Present the material below, from the line containing "How far away" through the end of the material, both ends included, as a Markdown table with the columns No. and Entry, giving each line its own numbered row and leaving out blank lines.
^^^^^^^^^^^^^^^^
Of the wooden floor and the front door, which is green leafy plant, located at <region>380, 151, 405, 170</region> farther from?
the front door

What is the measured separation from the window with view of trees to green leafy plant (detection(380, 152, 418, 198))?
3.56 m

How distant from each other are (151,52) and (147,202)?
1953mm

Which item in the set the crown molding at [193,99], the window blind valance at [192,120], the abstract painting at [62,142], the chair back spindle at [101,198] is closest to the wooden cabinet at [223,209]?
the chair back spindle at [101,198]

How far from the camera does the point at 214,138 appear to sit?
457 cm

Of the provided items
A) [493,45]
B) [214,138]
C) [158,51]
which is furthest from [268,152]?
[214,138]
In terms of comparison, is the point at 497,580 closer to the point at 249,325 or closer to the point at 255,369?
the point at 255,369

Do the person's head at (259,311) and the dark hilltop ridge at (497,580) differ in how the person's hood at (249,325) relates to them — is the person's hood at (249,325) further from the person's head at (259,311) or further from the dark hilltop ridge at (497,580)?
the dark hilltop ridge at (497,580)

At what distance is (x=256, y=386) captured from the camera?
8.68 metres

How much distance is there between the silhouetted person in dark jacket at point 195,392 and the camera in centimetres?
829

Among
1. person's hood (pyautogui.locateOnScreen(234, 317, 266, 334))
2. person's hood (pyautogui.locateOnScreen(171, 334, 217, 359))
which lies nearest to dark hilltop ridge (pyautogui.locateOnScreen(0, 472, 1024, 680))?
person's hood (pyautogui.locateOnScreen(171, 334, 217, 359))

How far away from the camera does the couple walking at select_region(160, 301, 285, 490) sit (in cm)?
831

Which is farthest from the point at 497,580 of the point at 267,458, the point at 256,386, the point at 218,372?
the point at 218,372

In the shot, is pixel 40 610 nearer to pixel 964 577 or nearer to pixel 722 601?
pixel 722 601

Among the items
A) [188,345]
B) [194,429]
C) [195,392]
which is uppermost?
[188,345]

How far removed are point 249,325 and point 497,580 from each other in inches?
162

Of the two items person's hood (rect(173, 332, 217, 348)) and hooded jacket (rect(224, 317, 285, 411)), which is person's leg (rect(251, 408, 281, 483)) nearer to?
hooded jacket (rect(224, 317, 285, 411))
^^^^^^^^^^^^^^^^
- _Answer for the task_:
| No. | Entry |
|---|---|
| 1 | How far away from the camera does the couple walking at select_region(160, 301, 285, 490) sit (in cm)? |
| 2 | 831 |
| 3 | Which is farthest from the point at 497,580 of the point at 267,458, the point at 256,386, the point at 218,372? |
| 4 | the point at 218,372 |
| 5 | In the shot, is pixel 40 610 nearer to pixel 964 577 or nearer to pixel 722 601? |
| 6 | pixel 722 601 |
| 7 | Among the items |
| 8 | A) [188,345] |
| 9 | B) [194,429] |
| 10 | C) [195,392] |
| 11 | which is uppermost? |
| 12 | [188,345] |
| 13 | How far removed are point 249,325 and point 497,580 from each other in inches? |
| 14 | 162 |
| 15 | Of the two items person's hood (rect(173, 332, 217, 348)) and hooded jacket (rect(224, 317, 285, 411)), which is person's leg (rect(251, 408, 281, 483)) nearer to? |
| 16 | hooded jacket (rect(224, 317, 285, 411)) |